== STATED TASK ==
Output every line of the entries from the line containing "1. (212,192)" through the last, exactly, with no other content.

---------- SOURCE MATERIAL ----------

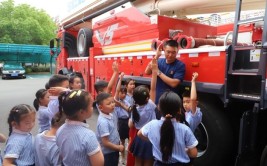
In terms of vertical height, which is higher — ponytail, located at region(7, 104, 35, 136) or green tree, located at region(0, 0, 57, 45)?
green tree, located at region(0, 0, 57, 45)

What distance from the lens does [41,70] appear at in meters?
30.5

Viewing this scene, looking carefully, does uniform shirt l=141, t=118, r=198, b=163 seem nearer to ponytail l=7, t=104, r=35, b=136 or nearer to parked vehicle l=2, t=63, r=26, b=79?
ponytail l=7, t=104, r=35, b=136

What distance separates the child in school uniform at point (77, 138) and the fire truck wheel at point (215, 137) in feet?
5.42

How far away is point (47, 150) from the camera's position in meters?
1.98

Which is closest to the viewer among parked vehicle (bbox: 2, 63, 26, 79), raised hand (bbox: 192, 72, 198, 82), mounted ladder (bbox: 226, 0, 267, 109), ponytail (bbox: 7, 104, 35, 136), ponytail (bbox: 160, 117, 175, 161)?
ponytail (bbox: 160, 117, 175, 161)

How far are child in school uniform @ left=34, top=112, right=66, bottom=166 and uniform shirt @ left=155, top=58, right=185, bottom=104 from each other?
4.94ft

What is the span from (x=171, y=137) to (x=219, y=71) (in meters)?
1.27

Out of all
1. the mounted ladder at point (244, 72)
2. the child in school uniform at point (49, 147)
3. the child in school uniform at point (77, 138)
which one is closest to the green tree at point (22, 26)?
the mounted ladder at point (244, 72)

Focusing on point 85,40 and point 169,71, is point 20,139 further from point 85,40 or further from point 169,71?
point 85,40

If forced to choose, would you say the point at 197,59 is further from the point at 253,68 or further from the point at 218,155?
the point at 218,155

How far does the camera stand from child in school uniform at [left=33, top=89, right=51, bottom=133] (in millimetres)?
2875

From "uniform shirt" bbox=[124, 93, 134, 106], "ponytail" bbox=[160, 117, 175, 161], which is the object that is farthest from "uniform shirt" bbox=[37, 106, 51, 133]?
"ponytail" bbox=[160, 117, 175, 161]

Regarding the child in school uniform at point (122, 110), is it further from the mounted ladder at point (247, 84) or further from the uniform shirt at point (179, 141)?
the uniform shirt at point (179, 141)

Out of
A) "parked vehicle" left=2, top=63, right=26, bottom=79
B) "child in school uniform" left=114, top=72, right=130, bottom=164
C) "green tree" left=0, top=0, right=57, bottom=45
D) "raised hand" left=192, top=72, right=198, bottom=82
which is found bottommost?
"parked vehicle" left=2, top=63, right=26, bottom=79
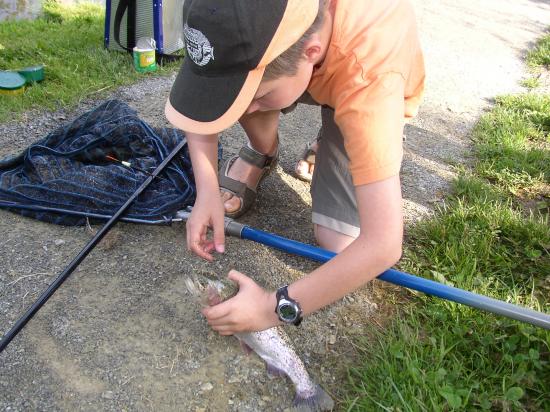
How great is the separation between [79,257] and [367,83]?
118cm

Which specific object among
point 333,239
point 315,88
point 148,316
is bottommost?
point 148,316


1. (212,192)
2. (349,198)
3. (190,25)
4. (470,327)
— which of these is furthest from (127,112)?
(470,327)

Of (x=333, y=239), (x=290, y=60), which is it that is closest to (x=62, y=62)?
(x=333, y=239)

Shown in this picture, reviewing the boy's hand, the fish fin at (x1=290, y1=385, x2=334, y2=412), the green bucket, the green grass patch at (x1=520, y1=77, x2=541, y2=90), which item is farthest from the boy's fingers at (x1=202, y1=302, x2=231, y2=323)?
the green grass patch at (x1=520, y1=77, x2=541, y2=90)

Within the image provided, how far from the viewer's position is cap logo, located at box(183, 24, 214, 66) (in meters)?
1.25

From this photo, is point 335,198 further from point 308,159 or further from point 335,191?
point 308,159

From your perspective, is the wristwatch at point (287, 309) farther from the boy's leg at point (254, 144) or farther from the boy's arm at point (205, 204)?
the boy's leg at point (254, 144)

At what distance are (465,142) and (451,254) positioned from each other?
58.1 inches

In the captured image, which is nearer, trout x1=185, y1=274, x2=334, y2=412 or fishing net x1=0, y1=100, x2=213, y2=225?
trout x1=185, y1=274, x2=334, y2=412

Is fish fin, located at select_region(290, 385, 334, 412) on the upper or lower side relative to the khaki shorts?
lower

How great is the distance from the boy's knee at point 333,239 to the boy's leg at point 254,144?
1.38ft

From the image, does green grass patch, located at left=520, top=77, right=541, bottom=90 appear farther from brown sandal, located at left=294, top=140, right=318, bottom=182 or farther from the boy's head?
the boy's head

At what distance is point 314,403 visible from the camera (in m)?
1.58

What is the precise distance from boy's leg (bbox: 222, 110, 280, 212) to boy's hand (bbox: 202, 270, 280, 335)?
840 millimetres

----------

== CORRECT RESPONSE ==
1. (212,192)
2. (349,198)
3. (190,25)
4. (470,327)
— which of these is furthest from (127,112)?
(470,327)

Of (x=333, y=239), (x=290, y=60), which is it that is closest to (x=62, y=62)?
(x=333, y=239)

Shown in this picture, reviewing the boy's hand, the fish fin at (x1=290, y1=385, x2=334, y2=412), the green bucket, the green grass patch at (x1=520, y1=77, x2=541, y2=90), which item is farthest from the boy's fingers at (x1=202, y1=302, x2=231, y2=323)?
the green grass patch at (x1=520, y1=77, x2=541, y2=90)

Within the image provided, how far from the viewer's position is cap logo, located at box(183, 24, 214, 66) (in meters)?
1.25

From this photo, is point 335,198 further from point 308,159 or further from point 335,191?
point 308,159

From your perspective, is the wristwatch at point (287, 309) farther from the boy's leg at point (254, 144) or farther from the boy's arm at point (205, 204)?
the boy's leg at point (254, 144)

At what distance are (465,142) and (451,254) positioned from each other?
58.1 inches

In the captured image, which is nearer, trout x1=185, y1=274, x2=334, y2=412 or fishing net x1=0, y1=100, x2=213, y2=225?
trout x1=185, y1=274, x2=334, y2=412

Is fish fin, located at select_region(290, 385, 334, 412) on the upper or lower side relative to the khaki shorts?
lower

How great is the distance from the boy's knee at point 333,239 to the boy's leg at point 254,144?
1.38ft

From the image, does green grass patch, located at left=520, top=77, right=541, bottom=90 appear farther from brown sandal, located at left=294, top=140, right=318, bottom=182 or farther from the boy's head?
the boy's head

At what distance is point 314,403 visible from the camera (in m)?
1.58

What is the precise distance from boy's leg (bbox: 222, 110, 280, 212) to boy's hand (bbox: 202, 270, 280, 335)?
840 millimetres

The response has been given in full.